When it comes to robots, we usually see some aluminum extrusion, laser-cut parts, maybe some 3D printed parts, and possibly a few Erector sets confabulated into a robot arm. This entry for the Hackaday Prize is anything but. It’s a robot chassis, a 3D printer, and the structural frame for any sort of moving project that’s made out of a special composite material.
[Marc]’s project for the Hackaday Prize is all about articulated mechanisms. Instead of the usual structural components, he’s using Hylite, a special material that’s basically a polypropylene core clad in a sheet of aluminum on both sides. By carefully milling away the aluminum on both sides, [Marc] is creating a living hinge that can be used to build a 3D printer, robot, or really anything else.
This really isn’t a finished project; it’s more of a technology demonstrator. That said, [Marc] has a lot of examples where he can bend these Hylite aluminum plates over on themselves, can create boxes and space frames, and has the ability to create just about any shape he wants. It’s really a highly precise means of bending aluminum with a mill, and has the added benefit of looking really, really good.

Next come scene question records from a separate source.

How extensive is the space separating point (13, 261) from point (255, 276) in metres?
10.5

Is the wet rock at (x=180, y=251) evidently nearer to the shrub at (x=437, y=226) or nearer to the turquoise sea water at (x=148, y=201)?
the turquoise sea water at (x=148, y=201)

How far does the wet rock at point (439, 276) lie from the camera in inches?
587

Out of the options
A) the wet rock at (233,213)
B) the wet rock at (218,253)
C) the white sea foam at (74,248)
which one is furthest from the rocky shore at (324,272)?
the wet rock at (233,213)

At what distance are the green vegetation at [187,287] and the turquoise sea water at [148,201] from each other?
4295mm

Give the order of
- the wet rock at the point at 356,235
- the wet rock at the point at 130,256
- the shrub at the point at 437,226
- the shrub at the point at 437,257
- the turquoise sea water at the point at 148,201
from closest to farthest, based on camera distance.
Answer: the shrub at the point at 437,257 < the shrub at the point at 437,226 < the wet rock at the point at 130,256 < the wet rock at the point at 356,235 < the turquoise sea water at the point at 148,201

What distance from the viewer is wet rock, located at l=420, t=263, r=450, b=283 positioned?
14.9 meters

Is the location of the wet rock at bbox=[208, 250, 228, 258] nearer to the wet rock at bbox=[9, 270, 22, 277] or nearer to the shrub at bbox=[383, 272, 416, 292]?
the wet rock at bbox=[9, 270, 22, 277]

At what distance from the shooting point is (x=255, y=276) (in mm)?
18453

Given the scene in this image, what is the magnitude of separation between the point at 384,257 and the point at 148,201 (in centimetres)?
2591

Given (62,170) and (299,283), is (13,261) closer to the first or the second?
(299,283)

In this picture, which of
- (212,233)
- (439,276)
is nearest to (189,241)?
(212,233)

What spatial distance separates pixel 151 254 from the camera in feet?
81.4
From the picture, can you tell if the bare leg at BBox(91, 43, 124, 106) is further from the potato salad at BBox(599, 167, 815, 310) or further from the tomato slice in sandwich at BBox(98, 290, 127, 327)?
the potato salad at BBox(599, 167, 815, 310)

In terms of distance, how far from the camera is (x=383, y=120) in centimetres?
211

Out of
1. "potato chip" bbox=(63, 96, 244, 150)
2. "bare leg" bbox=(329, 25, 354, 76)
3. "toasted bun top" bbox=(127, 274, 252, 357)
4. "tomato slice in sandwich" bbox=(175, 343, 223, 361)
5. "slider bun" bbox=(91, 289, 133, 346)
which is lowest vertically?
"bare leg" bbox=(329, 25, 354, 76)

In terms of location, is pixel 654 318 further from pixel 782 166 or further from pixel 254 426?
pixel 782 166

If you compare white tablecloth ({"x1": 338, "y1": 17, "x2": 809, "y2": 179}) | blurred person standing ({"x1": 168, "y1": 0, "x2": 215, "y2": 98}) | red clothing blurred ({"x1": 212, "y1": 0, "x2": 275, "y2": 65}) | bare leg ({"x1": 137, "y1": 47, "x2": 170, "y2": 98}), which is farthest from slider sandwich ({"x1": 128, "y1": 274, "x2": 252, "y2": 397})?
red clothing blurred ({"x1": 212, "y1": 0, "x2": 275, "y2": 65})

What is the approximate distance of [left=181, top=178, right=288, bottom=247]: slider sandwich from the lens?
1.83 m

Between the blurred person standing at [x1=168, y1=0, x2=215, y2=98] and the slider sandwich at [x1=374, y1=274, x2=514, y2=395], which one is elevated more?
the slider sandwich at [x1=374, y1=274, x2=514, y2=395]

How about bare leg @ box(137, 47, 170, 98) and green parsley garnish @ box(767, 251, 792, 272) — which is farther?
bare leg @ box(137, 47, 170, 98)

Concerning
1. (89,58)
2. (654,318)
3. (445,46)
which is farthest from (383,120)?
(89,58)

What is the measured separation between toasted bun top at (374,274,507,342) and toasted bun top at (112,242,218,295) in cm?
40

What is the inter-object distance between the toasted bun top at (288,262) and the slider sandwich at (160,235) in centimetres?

Already, [Marc] has a few interesting robots that are built around this construction technology. The first is a remote control focus for a telescope that simply connects an eyepiece to the scope. Actuation is provided pneumatically, and all reports say this example works well. The other example is a flat-pack phone stand. It’s a bit simpler than a focus mechanism, but it is a small and inexpensive way to show off the technology. Great work, and an excellent project in The Hackaday Prize.